Mr. Bouteilles Gerbeuses has been your long-time tax client. He has amassed an impressive portfolio of real estate, securities, and joint venture investments. His net worth is substantial. Despite all his material well-being, Mr. Gerbeuses wants to take on a new challenge, that of producing fine wines. 

He already owns several hundred acres of agriculturally zoned land in the wine producing region of the Noir Valley. It happens to adjoin his home in the Wemadeit Country Club and Retirement Resort subdivision. He expects his start-up capital investment to be over $5 million and does not expect the first harvest to take place for at least seven years after the initial planting of grape vines. He expects to offset any losses by his other income. 

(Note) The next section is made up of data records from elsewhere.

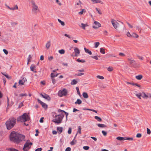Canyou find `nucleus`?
I'll use <instances>...</instances> for the list:
<instances>
[{
  "instance_id": "obj_1",
  "label": "nucleus",
  "mask_w": 151,
  "mask_h": 151,
  "mask_svg": "<svg viewBox=\"0 0 151 151\" xmlns=\"http://www.w3.org/2000/svg\"><path fill=\"white\" fill-rule=\"evenodd\" d=\"M25 136L17 132H13L10 135V139L11 141L17 143H19L24 140Z\"/></svg>"
},
{
  "instance_id": "obj_2",
  "label": "nucleus",
  "mask_w": 151,
  "mask_h": 151,
  "mask_svg": "<svg viewBox=\"0 0 151 151\" xmlns=\"http://www.w3.org/2000/svg\"><path fill=\"white\" fill-rule=\"evenodd\" d=\"M16 122V119L14 118L9 119L6 123L7 129H10L12 128Z\"/></svg>"
},
{
  "instance_id": "obj_3",
  "label": "nucleus",
  "mask_w": 151,
  "mask_h": 151,
  "mask_svg": "<svg viewBox=\"0 0 151 151\" xmlns=\"http://www.w3.org/2000/svg\"><path fill=\"white\" fill-rule=\"evenodd\" d=\"M64 116V115L63 114L60 115H56L55 116L53 115V118L52 121L55 123L60 124L61 122L62 119Z\"/></svg>"
},
{
  "instance_id": "obj_4",
  "label": "nucleus",
  "mask_w": 151,
  "mask_h": 151,
  "mask_svg": "<svg viewBox=\"0 0 151 151\" xmlns=\"http://www.w3.org/2000/svg\"><path fill=\"white\" fill-rule=\"evenodd\" d=\"M30 117L27 113H24L22 116L18 118L17 121L21 122H25L29 120Z\"/></svg>"
},
{
  "instance_id": "obj_5",
  "label": "nucleus",
  "mask_w": 151,
  "mask_h": 151,
  "mask_svg": "<svg viewBox=\"0 0 151 151\" xmlns=\"http://www.w3.org/2000/svg\"><path fill=\"white\" fill-rule=\"evenodd\" d=\"M32 5V11L34 13L36 14L39 11V9L37 6L35 4L34 1L31 2Z\"/></svg>"
},
{
  "instance_id": "obj_6",
  "label": "nucleus",
  "mask_w": 151,
  "mask_h": 151,
  "mask_svg": "<svg viewBox=\"0 0 151 151\" xmlns=\"http://www.w3.org/2000/svg\"><path fill=\"white\" fill-rule=\"evenodd\" d=\"M32 145V143L29 142V140H27L23 147V150L24 151H28L29 150Z\"/></svg>"
},
{
  "instance_id": "obj_7",
  "label": "nucleus",
  "mask_w": 151,
  "mask_h": 151,
  "mask_svg": "<svg viewBox=\"0 0 151 151\" xmlns=\"http://www.w3.org/2000/svg\"><path fill=\"white\" fill-rule=\"evenodd\" d=\"M67 93V90L66 89H64L62 90H60L58 93V95L60 97H62L65 96Z\"/></svg>"
},
{
  "instance_id": "obj_8",
  "label": "nucleus",
  "mask_w": 151,
  "mask_h": 151,
  "mask_svg": "<svg viewBox=\"0 0 151 151\" xmlns=\"http://www.w3.org/2000/svg\"><path fill=\"white\" fill-rule=\"evenodd\" d=\"M111 23L115 29H116L119 25V24L114 19H111Z\"/></svg>"
},
{
  "instance_id": "obj_9",
  "label": "nucleus",
  "mask_w": 151,
  "mask_h": 151,
  "mask_svg": "<svg viewBox=\"0 0 151 151\" xmlns=\"http://www.w3.org/2000/svg\"><path fill=\"white\" fill-rule=\"evenodd\" d=\"M94 24L96 26H93V28L95 29H96L101 27V24L98 22L96 21H95L94 22Z\"/></svg>"
},
{
  "instance_id": "obj_10",
  "label": "nucleus",
  "mask_w": 151,
  "mask_h": 151,
  "mask_svg": "<svg viewBox=\"0 0 151 151\" xmlns=\"http://www.w3.org/2000/svg\"><path fill=\"white\" fill-rule=\"evenodd\" d=\"M74 50L75 52L74 56H78L80 53V51L79 49L77 47H75L74 48Z\"/></svg>"
},
{
  "instance_id": "obj_11",
  "label": "nucleus",
  "mask_w": 151,
  "mask_h": 151,
  "mask_svg": "<svg viewBox=\"0 0 151 151\" xmlns=\"http://www.w3.org/2000/svg\"><path fill=\"white\" fill-rule=\"evenodd\" d=\"M40 95L43 98L49 101L50 99V98L49 95L45 93H41Z\"/></svg>"
},
{
  "instance_id": "obj_12",
  "label": "nucleus",
  "mask_w": 151,
  "mask_h": 151,
  "mask_svg": "<svg viewBox=\"0 0 151 151\" xmlns=\"http://www.w3.org/2000/svg\"><path fill=\"white\" fill-rule=\"evenodd\" d=\"M128 60L129 63L130 64H131L133 66H134L136 65V63L135 60H131L129 58H128Z\"/></svg>"
},
{
  "instance_id": "obj_13",
  "label": "nucleus",
  "mask_w": 151,
  "mask_h": 151,
  "mask_svg": "<svg viewBox=\"0 0 151 151\" xmlns=\"http://www.w3.org/2000/svg\"><path fill=\"white\" fill-rule=\"evenodd\" d=\"M38 102L40 104L42 105V106L45 108L46 109L47 107V105L45 103H43V102H42L39 99H38Z\"/></svg>"
},
{
  "instance_id": "obj_14",
  "label": "nucleus",
  "mask_w": 151,
  "mask_h": 151,
  "mask_svg": "<svg viewBox=\"0 0 151 151\" xmlns=\"http://www.w3.org/2000/svg\"><path fill=\"white\" fill-rule=\"evenodd\" d=\"M36 67L33 64H32L30 67V70L34 72V73H36L37 71L36 70Z\"/></svg>"
},
{
  "instance_id": "obj_15",
  "label": "nucleus",
  "mask_w": 151,
  "mask_h": 151,
  "mask_svg": "<svg viewBox=\"0 0 151 151\" xmlns=\"http://www.w3.org/2000/svg\"><path fill=\"white\" fill-rule=\"evenodd\" d=\"M79 26L83 29L85 30L86 29V27L88 26V25L86 24H85L81 23V24L79 25Z\"/></svg>"
},
{
  "instance_id": "obj_16",
  "label": "nucleus",
  "mask_w": 151,
  "mask_h": 151,
  "mask_svg": "<svg viewBox=\"0 0 151 151\" xmlns=\"http://www.w3.org/2000/svg\"><path fill=\"white\" fill-rule=\"evenodd\" d=\"M93 4L101 3L103 4V2L100 0H91Z\"/></svg>"
},
{
  "instance_id": "obj_17",
  "label": "nucleus",
  "mask_w": 151,
  "mask_h": 151,
  "mask_svg": "<svg viewBox=\"0 0 151 151\" xmlns=\"http://www.w3.org/2000/svg\"><path fill=\"white\" fill-rule=\"evenodd\" d=\"M18 7L17 5H16L12 7H11V11H14L15 10H18Z\"/></svg>"
},
{
  "instance_id": "obj_18",
  "label": "nucleus",
  "mask_w": 151,
  "mask_h": 151,
  "mask_svg": "<svg viewBox=\"0 0 151 151\" xmlns=\"http://www.w3.org/2000/svg\"><path fill=\"white\" fill-rule=\"evenodd\" d=\"M81 3L80 1H79L75 5V7L76 8H79L81 7Z\"/></svg>"
},
{
  "instance_id": "obj_19",
  "label": "nucleus",
  "mask_w": 151,
  "mask_h": 151,
  "mask_svg": "<svg viewBox=\"0 0 151 151\" xmlns=\"http://www.w3.org/2000/svg\"><path fill=\"white\" fill-rule=\"evenodd\" d=\"M77 134H78V133H77L76 134V135L74 138V139H73V140L70 142V144L71 145H73L76 143V140H75V139Z\"/></svg>"
},
{
  "instance_id": "obj_20",
  "label": "nucleus",
  "mask_w": 151,
  "mask_h": 151,
  "mask_svg": "<svg viewBox=\"0 0 151 151\" xmlns=\"http://www.w3.org/2000/svg\"><path fill=\"white\" fill-rule=\"evenodd\" d=\"M63 130V128L61 127H58L57 128V130L58 132L60 134L62 132Z\"/></svg>"
},
{
  "instance_id": "obj_21",
  "label": "nucleus",
  "mask_w": 151,
  "mask_h": 151,
  "mask_svg": "<svg viewBox=\"0 0 151 151\" xmlns=\"http://www.w3.org/2000/svg\"><path fill=\"white\" fill-rule=\"evenodd\" d=\"M84 49L85 51L86 52L88 53L89 55H91L92 54L91 52V51H90L88 49L86 48H84Z\"/></svg>"
},
{
  "instance_id": "obj_22",
  "label": "nucleus",
  "mask_w": 151,
  "mask_h": 151,
  "mask_svg": "<svg viewBox=\"0 0 151 151\" xmlns=\"http://www.w3.org/2000/svg\"><path fill=\"white\" fill-rule=\"evenodd\" d=\"M82 95L83 97L87 99L88 97V94L86 92H83Z\"/></svg>"
},
{
  "instance_id": "obj_23",
  "label": "nucleus",
  "mask_w": 151,
  "mask_h": 151,
  "mask_svg": "<svg viewBox=\"0 0 151 151\" xmlns=\"http://www.w3.org/2000/svg\"><path fill=\"white\" fill-rule=\"evenodd\" d=\"M143 77L141 75H139L135 76L136 78L138 80H141Z\"/></svg>"
},
{
  "instance_id": "obj_24",
  "label": "nucleus",
  "mask_w": 151,
  "mask_h": 151,
  "mask_svg": "<svg viewBox=\"0 0 151 151\" xmlns=\"http://www.w3.org/2000/svg\"><path fill=\"white\" fill-rule=\"evenodd\" d=\"M50 46V42L48 41L46 44V47L47 48L49 49Z\"/></svg>"
},
{
  "instance_id": "obj_25",
  "label": "nucleus",
  "mask_w": 151,
  "mask_h": 151,
  "mask_svg": "<svg viewBox=\"0 0 151 151\" xmlns=\"http://www.w3.org/2000/svg\"><path fill=\"white\" fill-rule=\"evenodd\" d=\"M97 125L98 127L101 128H104L106 127V126L103 124H98Z\"/></svg>"
},
{
  "instance_id": "obj_26",
  "label": "nucleus",
  "mask_w": 151,
  "mask_h": 151,
  "mask_svg": "<svg viewBox=\"0 0 151 151\" xmlns=\"http://www.w3.org/2000/svg\"><path fill=\"white\" fill-rule=\"evenodd\" d=\"M82 103L81 101L79 99H77L76 101L75 102V104H80Z\"/></svg>"
},
{
  "instance_id": "obj_27",
  "label": "nucleus",
  "mask_w": 151,
  "mask_h": 151,
  "mask_svg": "<svg viewBox=\"0 0 151 151\" xmlns=\"http://www.w3.org/2000/svg\"><path fill=\"white\" fill-rule=\"evenodd\" d=\"M131 37H133L135 38H138L139 37L138 35L135 33H133Z\"/></svg>"
},
{
  "instance_id": "obj_28",
  "label": "nucleus",
  "mask_w": 151,
  "mask_h": 151,
  "mask_svg": "<svg viewBox=\"0 0 151 151\" xmlns=\"http://www.w3.org/2000/svg\"><path fill=\"white\" fill-rule=\"evenodd\" d=\"M58 22L60 23L63 26L65 25V23L64 22L62 21L61 20L59 19H58Z\"/></svg>"
},
{
  "instance_id": "obj_29",
  "label": "nucleus",
  "mask_w": 151,
  "mask_h": 151,
  "mask_svg": "<svg viewBox=\"0 0 151 151\" xmlns=\"http://www.w3.org/2000/svg\"><path fill=\"white\" fill-rule=\"evenodd\" d=\"M77 83V81L75 79H74L72 81L71 83V85H75Z\"/></svg>"
},
{
  "instance_id": "obj_30",
  "label": "nucleus",
  "mask_w": 151,
  "mask_h": 151,
  "mask_svg": "<svg viewBox=\"0 0 151 151\" xmlns=\"http://www.w3.org/2000/svg\"><path fill=\"white\" fill-rule=\"evenodd\" d=\"M94 118L99 122H101L102 121L101 118L98 116H95Z\"/></svg>"
},
{
  "instance_id": "obj_31",
  "label": "nucleus",
  "mask_w": 151,
  "mask_h": 151,
  "mask_svg": "<svg viewBox=\"0 0 151 151\" xmlns=\"http://www.w3.org/2000/svg\"><path fill=\"white\" fill-rule=\"evenodd\" d=\"M141 96L143 98H147V94H146L144 92H143L141 94Z\"/></svg>"
},
{
  "instance_id": "obj_32",
  "label": "nucleus",
  "mask_w": 151,
  "mask_h": 151,
  "mask_svg": "<svg viewBox=\"0 0 151 151\" xmlns=\"http://www.w3.org/2000/svg\"><path fill=\"white\" fill-rule=\"evenodd\" d=\"M116 139H117L119 140H124V137H118L116 138Z\"/></svg>"
},
{
  "instance_id": "obj_33",
  "label": "nucleus",
  "mask_w": 151,
  "mask_h": 151,
  "mask_svg": "<svg viewBox=\"0 0 151 151\" xmlns=\"http://www.w3.org/2000/svg\"><path fill=\"white\" fill-rule=\"evenodd\" d=\"M100 52L103 54H104L105 53V49L103 48H101L100 49Z\"/></svg>"
},
{
  "instance_id": "obj_34",
  "label": "nucleus",
  "mask_w": 151,
  "mask_h": 151,
  "mask_svg": "<svg viewBox=\"0 0 151 151\" xmlns=\"http://www.w3.org/2000/svg\"><path fill=\"white\" fill-rule=\"evenodd\" d=\"M59 53L61 54H63L65 53V51L64 50L62 49L58 51Z\"/></svg>"
},
{
  "instance_id": "obj_35",
  "label": "nucleus",
  "mask_w": 151,
  "mask_h": 151,
  "mask_svg": "<svg viewBox=\"0 0 151 151\" xmlns=\"http://www.w3.org/2000/svg\"><path fill=\"white\" fill-rule=\"evenodd\" d=\"M107 70L109 72H111L113 70V68L112 67H109L107 68Z\"/></svg>"
},
{
  "instance_id": "obj_36",
  "label": "nucleus",
  "mask_w": 151,
  "mask_h": 151,
  "mask_svg": "<svg viewBox=\"0 0 151 151\" xmlns=\"http://www.w3.org/2000/svg\"><path fill=\"white\" fill-rule=\"evenodd\" d=\"M4 76L7 78L8 79H10L11 78V77L10 76H9L7 74H4L3 73H1Z\"/></svg>"
},
{
  "instance_id": "obj_37",
  "label": "nucleus",
  "mask_w": 151,
  "mask_h": 151,
  "mask_svg": "<svg viewBox=\"0 0 151 151\" xmlns=\"http://www.w3.org/2000/svg\"><path fill=\"white\" fill-rule=\"evenodd\" d=\"M58 75V73L56 75H55L53 73H52L51 74V78H53L57 76Z\"/></svg>"
},
{
  "instance_id": "obj_38",
  "label": "nucleus",
  "mask_w": 151,
  "mask_h": 151,
  "mask_svg": "<svg viewBox=\"0 0 151 151\" xmlns=\"http://www.w3.org/2000/svg\"><path fill=\"white\" fill-rule=\"evenodd\" d=\"M24 82L22 80V79L19 80V83L20 85H23L24 84Z\"/></svg>"
},
{
  "instance_id": "obj_39",
  "label": "nucleus",
  "mask_w": 151,
  "mask_h": 151,
  "mask_svg": "<svg viewBox=\"0 0 151 151\" xmlns=\"http://www.w3.org/2000/svg\"><path fill=\"white\" fill-rule=\"evenodd\" d=\"M86 11L84 9H82V11L78 13V14L80 15H82L83 13H85Z\"/></svg>"
},
{
  "instance_id": "obj_40",
  "label": "nucleus",
  "mask_w": 151,
  "mask_h": 151,
  "mask_svg": "<svg viewBox=\"0 0 151 151\" xmlns=\"http://www.w3.org/2000/svg\"><path fill=\"white\" fill-rule=\"evenodd\" d=\"M96 11L98 13L100 14H101L102 13L100 10L98 8H96Z\"/></svg>"
},
{
  "instance_id": "obj_41",
  "label": "nucleus",
  "mask_w": 151,
  "mask_h": 151,
  "mask_svg": "<svg viewBox=\"0 0 151 151\" xmlns=\"http://www.w3.org/2000/svg\"><path fill=\"white\" fill-rule=\"evenodd\" d=\"M95 48H97L98 47L99 45H100V43L99 42H96L95 44Z\"/></svg>"
},
{
  "instance_id": "obj_42",
  "label": "nucleus",
  "mask_w": 151,
  "mask_h": 151,
  "mask_svg": "<svg viewBox=\"0 0 151 151\" xmlns=\"http://www.w3.org/2000/svg\"><path fill=\"white\" fill-rule=\"evenodd\" d=\"M125 140L131 141L133 140V138L132 137H124V140Z\"/></svg>"
},
{
  "instance_id": "obj_43",
  "label": "nucleus",
  "mask_w": 151,
  "mask_h": 151,
  "mask_svg": "<svg viewBox=\"0 0 151 151\" xmlns=\"http://www.w3.org/2000/svg\"><path fill=\"white\" fill-rule=\"evenodd\" d=\"M77 61L78 62L84 63L85 61L83 60H80L79 59H78L77 60Z\"/></svg>"
},
{
  "instance_id": "obj_44",
  "label": "nucleus",
  "mask_w": 151,
  "mask_h": 151,
  "mask_svg": "<svg viewBox=\"0 0 151 151\" xmlns=\"http://www.w3.org/2000/svg\"><path fill=\"white\" fill-rule=\"evenodd\" d=\"M96 77L98 78H99V79H101V80L104 79V77L102 76H96Z\"/></svg>"
},
{
  "instance_id": "obj_45",
  "label": "nucleus",
  "mask_w": 151,
  "mask_h": 151,
  "mask_svg": "<svg viewBox=\"0 0 151 151\" xmlns=\"http://www.w3.org/2000/svg\"><path fill=\"white\" fill-rule=\"evenodd\" d=\"M136 96L139 99H141V94L140 93L136 94Z\"/></svg>"
},
{
  "instance_id": "obj_46",
  "label": "nucleus",
  "mask_w": 151,
  "mask_h": 151,
  "mask_svg": "<svg viewBox=\"0 0 151 151\" xmlns=\"http://www.w3.org/2000/svg\"><path fill=\"white\" fill-rule=\"evenodd\" d=\"M31 58L32 57L31 56V55H29L28 57L27 58V61H28V62H30Z\"/></svg>"
},
{
  "instance_id": "obj_47",
  "label": "nucleus",
  "mask_w": 151,
  "mask_h": 151,
  "mask_svg": "<svg viewBox=\"0 0 151 151\" xmlns=\"http://www.w3.org/2000/svg\"><path fill=\"white\" fill-rule=\"evenodd\" d=\"M81 127L79 126L78 127V132L80 134H81Z\"/></svg>"
},
{
  "instance_id": "obj_48",
  "label": "nucleus",
  "mask_w": 151,
  "mask_h": 151,
  "mask_svg": "<svg viewBox=\"0 0 151 151\" xmlns=\"http://www.w3.org/2000/svg\"><path fill=\"white\" fill-rule=\"evenodd\" d=\"M76 91H77V93L79 95H80V91H79V88H78V87H76Z\"/></svg>"
},
{
  "instance_id": "obj_49",
  "label": "nucleus",
  "mask_w": 151,
  "mask_h": 151,
  "mask_svg": "<svg viewBox=\"0 0 151 151\" xmlns=\"http://www.w3.org/2000/svg\"><path fill=\"white\" fill-rule=\"evenodd\" d=\"M27 95L26 93H21L19 95V96L21 97L26 96Z\"/></svg>"
},
{
  "instance_id": "obj_50",
  "label": "nucleus",
  "mask_w": 151,
  "mask_h": 151,
  "mask_svg": "<svg viewBox=\"0 0 151 151\" xmlns=\"http://www.w3.org/2000/svg\"><path fill=\"white\" fill-rule=\"evenodd\" d=\"M89 148V147L88 146H85L83 147V149L85 150H88Z\"/></svg>"
},
{
  "instance_id": "obj_51",
  "label": "nucleus",
  "mask_w": 151,
  "mask_h": 151,
  "mask_svg": "<svg viewBox=\"0 0 151 151\" xmlns=\"http://www.w3.org/2000/svg\"><path fill=\"white\" fill-rule=\"evenodd\" d=\"M72 129L71 128H69L68 131V133L69 134H70L71 133Z\"/></svg>"
},
{
  "instance_id": "obj_52",
  "label": "nucleus",
  "mask_w": 151,
  "mask_h": 151,
  "mask_svg": "<svg viewBox=\"0 0 151 151\" xmlns=\"http://www.w3.org/2000/svg\"><path fill=\"white\" fill-rule=\"evenodd\" d=\"M142 136V134L140 133H138L137 134L136 137L137 138H140Z\"/></svg>"
},
{
  "instance_id": "obj_53",
  "label": "nucleus",
  "mask_w": 151,
  "mask_h": 151,
  "mask_svg": "<svg viewBox=\"0 0 151 151\" xmlns=\"http://www.w3.org/2000/svg\"><path fill=\"white\" fill-rule=\"evenodd\" d=\"M3 50L4 52V53L6 55L8 54V52L7 50H6V49H4Z\"/></svg>"
},
{
  "instance_id": "obj_54",
  "label": "nucleus",
  "mask_w": 151,
  "mask_h": 151,
  "mask_svg": "<svg viewBox=\"0 0 151 151\" xmlns=\"http://www.w3.org/2000/svg\"><path fill=\"white\" fill-rule=\"evenodd\" d=\"M119 55L122 57H124L125 56V55L124 53L122 52L119 53Z\"/></svg>"
},
{
  "instance_id": "obj_55",
  "label": "nucleus",
  "mask_w": 151,
  "mask_h": 151,
  "mask_svg": "<svg viewBox=\"0 0 151 151\" xmlns=\"http://www.w3.org/2000/svg\"><path fill=\"white\" fill-rule=\"evenodd\" d=\"M8 150V151H18L17 150L13 148L9 149Z\"/></svg>"
},
{
  "instance_id": "obj_56",
  "label": "nucleus",
  "mask_w": 151,
  "mask_h": 151,
  "mask_svg": "<svg viewBox=\"0 0 151 151\" xmlns=\"http://www.w3.org/2000/svg\"><path fill=\"white\" fill-rule=\"evenodd\" d=\"M151 98V94L149 93H147V98Z\"/></svg>"
},
{
  "instance_id": "obj_57",
  "label": "nucleus",
  "mask_w": 151,
  "mask_h": 151,
  "mask_svg": "<svg viewBox=\"0 0 151 151\" xmlns=\"http://www.w3.org/2000/svg\"><path fill=\"white\" fill-rule=\"evenodd\" d=\"M147 133L148 134H150L151 133V131L148 128H147Z\"/></svg>"
},
{
  "instance_id": "obj_58",
  "label": "nucleus",
  "mask_w": 151,
  "mask_h": 151,
  "mask_svg": "<svg viewBox=\"0 0 151 151\" xmlns=\"http://www.w3.org/2000/svg\"><path fill=\"white\" fill-rule=\"evenodd\" d=\"M102 133L104 136H106L107 134V133L104 131H102Z\"/></svg>"
},
{
  "instance_id": "obj_59",
  "label": "nucleus",
  "mask_w": 151,
  "mask_h": 151,
  "mask_svg": "<svg viewBox=\"0 0 151 151\" xmlns=\"http://www.w3.org/2000/svg\"><path fill=\"white\" fill-rule=\"evenodd\" d=\"M86 110H89V111H92L93 112H94L96 113H97V111L94 109H86Z\"/></svg>"
},
{
  "instance_id": "obj_60",
  "label": "nucleus",
  "mask_w": 151,
  "mask_h": 151,
  "mask_svg": "<svg viewBox=\"0 0 151 151\" xmlns=\"http://www.w3.org/2000/svg\"><path fill=\"white\" fill-rule=\"evenodd\" d=\"M92 58L94 59H96V60H98V57L96 56H91V57Z\"/></svg>"
},
{
  "instance_id": "obj_61",
  "label": "nucleus",
  "mask_w": 151,
  "mask_h": 151,
  "mask_svg": "<svg viewBox=\"0 0 151 151\" xmlns=\"http://www.w3.org/2000/svg\"><path fill=\"white\" fill-rule=\"evenodd\" d=\"M64 36L65 37H68V38H69V39H70L71 38V37L69 35H68L67 34H64Z\"/></svg>"
},
{
  "instance_id": "obj_62",
  "label": "nucleus",
  "mask_w": 151,
  "mask_h": 151,
  "mask_svg": "<svg viewBox=\"0 0 151 151\" xmlns=\"http://www.w3.org/2000/svg\"><path fill=\"white\" fill-rule=\"evenodd\" d=\"M127 36L129 37H131L132 35H131V34L129 32H128L127 33Z\"/></svg>"
},
{
  "instance_id": "obj_63",
  "label": "nucleus",
  "mask_w": 151,
  "mask_h": 151,
  "mask_svg": "<svg viewBox=\"0 0 151 151\" xmlns=\"http://www.w3.org/2000/svg\"><path fill=\"white\" fill-rule=\"evenodd\" d=\"M42 150V148L40 147L36 149L35 151H41Z\"/></svg>"
},
{
  "instance_id": "obj_64",
  "label": "nucleus",
  "mask_w": 151,
  "mask_h": 151,
  "mask_svg": "<svg viewBox=\"0 0 151 151\" xmlns=\"http://www.w3.org/2000/svg\"><path fill=\"white\" fill-rule=\"evenodd\" d=\"M65 151H70L71 150V148L70 147H68L65 149Z\"/></svg>"
}]
</instances>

Assuming Mr. Gerbeuses comes to you for tax advice on his new wine venture, what tax advice will you provide, and what, if any, ethical issues should be considered? As you work to identify ethical concerns and applicable areas of taxation that Mr. Gerbeuses may require guidance and counsel in, consider the following ideas:

  • How will his entity choice impact both protection of assets and personal tax obligation?
  • What are the tax implications associated with employing family members (assuming he has other family members living and working on his large estate)?
  • What types of deductions/expenses might Mr. Gerbeuses be rightly entitled to; what types of deductions/expenses may provide opportunity for abuse?

Does placement of this personal property into business use present any tax benefits or consequences for the property owner?